Small interfering RNA (siRNA) has emerged as a crucial post‐transcriptional gene silencing tool in biomedical research and drug development [1]. Since Andrew Fire and Craig Mello elucidated the mechanism of double‐stranded RNA‐mediated gene silencing in 1998 [2], siRNA technology has been widely recognised as a revolutionary therapeutic approach with significant potential [3]. Compared to traditional drug therapies, siRNA offers several advantages, including shorter development cycles, lower costs, broad target range, and well‐defined mechanisms, enabling targeted regulation of protein targets that are insensitive to conventional small molecule drugs (Figure 1a) [1, 3]. However, despite its theoretical promise, the clinical efficacy of siRNA remains constrained by numerous biological and technical challenges, including drug delivery efficiency, targeting specificity, molecular stability, and potential off‐target effects (Figure 1b) [4, 5, 6, 7].

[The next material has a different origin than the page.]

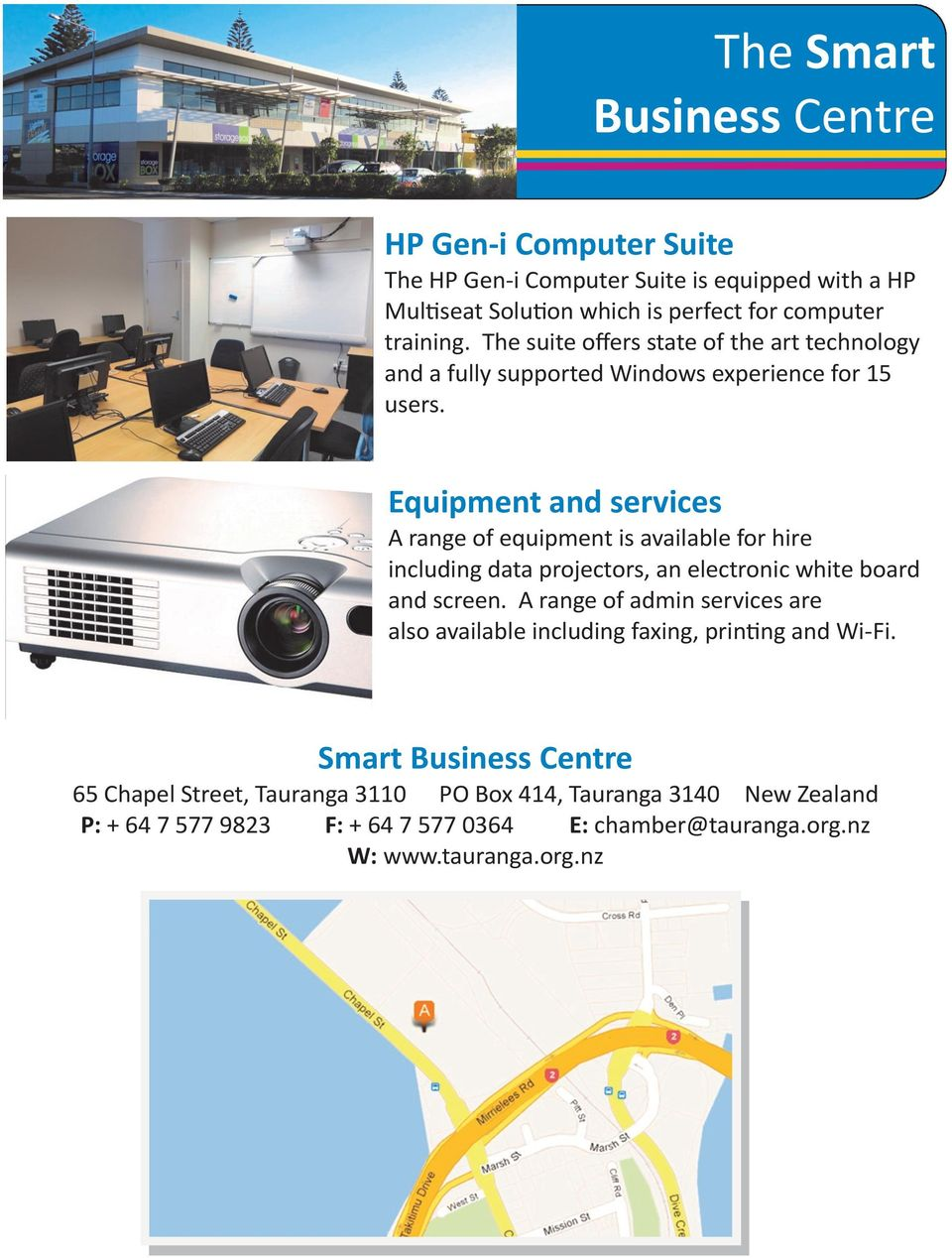 Equipment and services A range of equipment is available for hire including data projectors, an electronic white board and screen.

Principles and Challenges of Small interfering RNA (siRNA) Molecular Therapy. (a) Molecular Mechanism of siRNA Therapy. (b) Three Challenges in siRNA Drug Development.

Ensuring the efficient and precise silencing of target genes is critical in siRNA drug development, as it not only determines therapeutic efficacy but also impacts drug safety. The design and optimisation of siRNA molecules involve a complex process with numerous variables [8, 9, 10]. From selecting the appropriate target sequence to designing suitable delivery systems, each step requires meticulous control of biochemical parameters. For instance, the clinical application of first‐generation siRNA drugs is limited by inadequate delivery efficiency and potential immune activation issues [11]. Additionally, to minimise off‐target effects, ideal siRNA design must ensure high specificity for the target gene, thereby avoiding unintended interference with non‐target genes [12]. These technical challenges increase the complexity and cost of the development process, necessitating continuous innovation and technological improvements [13].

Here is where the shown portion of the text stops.